Christophe, vous aviez fait de l’étape de l’Alpe d’Huez un objectif. Mais comment vous y êtes-vous pris pour que tout fonctionne ?
Depuis le début du Tour l’équipe se bat pour être devant mais nous n’avons pas toujours été récompensés. Moi j’ai été échappé quatre fois. Ça ne m’avait pas trop souri jusque-là. Ma seule option pour gagner à l’Alpe d’Huez, ce n’était pas d’arriver avec Chris Froome. J’avais donc à cœur d’être dans l’échappée. J’y suis parvenu mais je ne me sentais pas le plus fort du groupe. Je pense quand même avoir bien géré. Les sensations sont revenues dans la première montée de l’Alpe d’Huez. Puis dans la descente du col de Sarenne je me suis retrouvé dans le ruisseau. Heureusement je n’ai quasiment rien perdu, j’avais une étoile au-dessus de moi.

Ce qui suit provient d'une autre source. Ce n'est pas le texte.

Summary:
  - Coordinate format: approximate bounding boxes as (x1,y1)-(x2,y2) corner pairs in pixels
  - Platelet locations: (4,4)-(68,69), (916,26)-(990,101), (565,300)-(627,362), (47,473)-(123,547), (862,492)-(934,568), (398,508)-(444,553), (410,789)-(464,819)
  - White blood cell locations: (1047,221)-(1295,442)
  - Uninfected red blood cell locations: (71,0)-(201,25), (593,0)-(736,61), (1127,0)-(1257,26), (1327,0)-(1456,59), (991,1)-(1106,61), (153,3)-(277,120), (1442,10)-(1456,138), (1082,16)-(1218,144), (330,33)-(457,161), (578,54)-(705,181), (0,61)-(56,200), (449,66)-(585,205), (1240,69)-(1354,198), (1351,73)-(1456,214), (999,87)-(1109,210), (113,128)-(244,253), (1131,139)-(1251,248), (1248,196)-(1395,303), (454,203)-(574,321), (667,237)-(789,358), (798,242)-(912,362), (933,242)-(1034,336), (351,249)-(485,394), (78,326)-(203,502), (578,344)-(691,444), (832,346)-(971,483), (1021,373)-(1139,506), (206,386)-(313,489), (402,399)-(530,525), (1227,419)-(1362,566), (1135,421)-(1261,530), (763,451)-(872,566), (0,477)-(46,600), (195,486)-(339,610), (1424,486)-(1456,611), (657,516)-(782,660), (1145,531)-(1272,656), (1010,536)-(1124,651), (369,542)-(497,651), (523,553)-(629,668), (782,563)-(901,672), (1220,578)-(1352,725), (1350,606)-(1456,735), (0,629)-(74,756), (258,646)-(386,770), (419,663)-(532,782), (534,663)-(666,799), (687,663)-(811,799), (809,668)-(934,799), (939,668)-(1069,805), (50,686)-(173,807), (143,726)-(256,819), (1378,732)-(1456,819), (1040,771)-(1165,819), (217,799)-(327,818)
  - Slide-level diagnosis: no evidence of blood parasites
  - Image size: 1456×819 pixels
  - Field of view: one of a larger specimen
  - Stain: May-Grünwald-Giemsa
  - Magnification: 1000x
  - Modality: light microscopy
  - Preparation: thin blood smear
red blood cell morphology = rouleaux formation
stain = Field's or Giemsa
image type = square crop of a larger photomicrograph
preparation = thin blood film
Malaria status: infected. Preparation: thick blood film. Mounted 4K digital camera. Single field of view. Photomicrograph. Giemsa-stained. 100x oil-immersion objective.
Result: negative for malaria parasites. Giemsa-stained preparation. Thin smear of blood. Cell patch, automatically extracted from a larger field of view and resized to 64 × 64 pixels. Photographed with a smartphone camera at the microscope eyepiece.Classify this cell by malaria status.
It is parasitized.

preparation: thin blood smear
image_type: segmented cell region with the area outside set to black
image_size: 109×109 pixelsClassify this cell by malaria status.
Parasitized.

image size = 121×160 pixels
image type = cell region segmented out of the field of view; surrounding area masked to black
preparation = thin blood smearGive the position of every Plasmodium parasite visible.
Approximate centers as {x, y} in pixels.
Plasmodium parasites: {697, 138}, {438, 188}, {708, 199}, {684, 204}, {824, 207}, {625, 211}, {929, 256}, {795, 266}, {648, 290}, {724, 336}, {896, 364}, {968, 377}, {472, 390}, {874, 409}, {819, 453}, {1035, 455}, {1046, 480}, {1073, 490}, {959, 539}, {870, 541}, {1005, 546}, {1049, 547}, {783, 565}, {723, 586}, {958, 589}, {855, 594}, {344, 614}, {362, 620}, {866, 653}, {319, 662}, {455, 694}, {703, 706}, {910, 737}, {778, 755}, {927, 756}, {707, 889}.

Avant la seconde escalade de l’Alpe, vous vous êtes alors retrouvé avec Moreno Moser puis Tejay Van Garderen. Qu’espériez-vous ?
Au pied de l’Alpe, je croyais très sincèrement que je pouvais gagner. Nous avions fait en sorte avec Moser que Van Garderen, qui était le plus fort, fasse des efforts pour rentrer sur nous dans la descente. Nous voulions que ça lui reste un peu en travers avant l’Alpe d’Huez, et c’est peut-être ce qui lui a manqué dans le final.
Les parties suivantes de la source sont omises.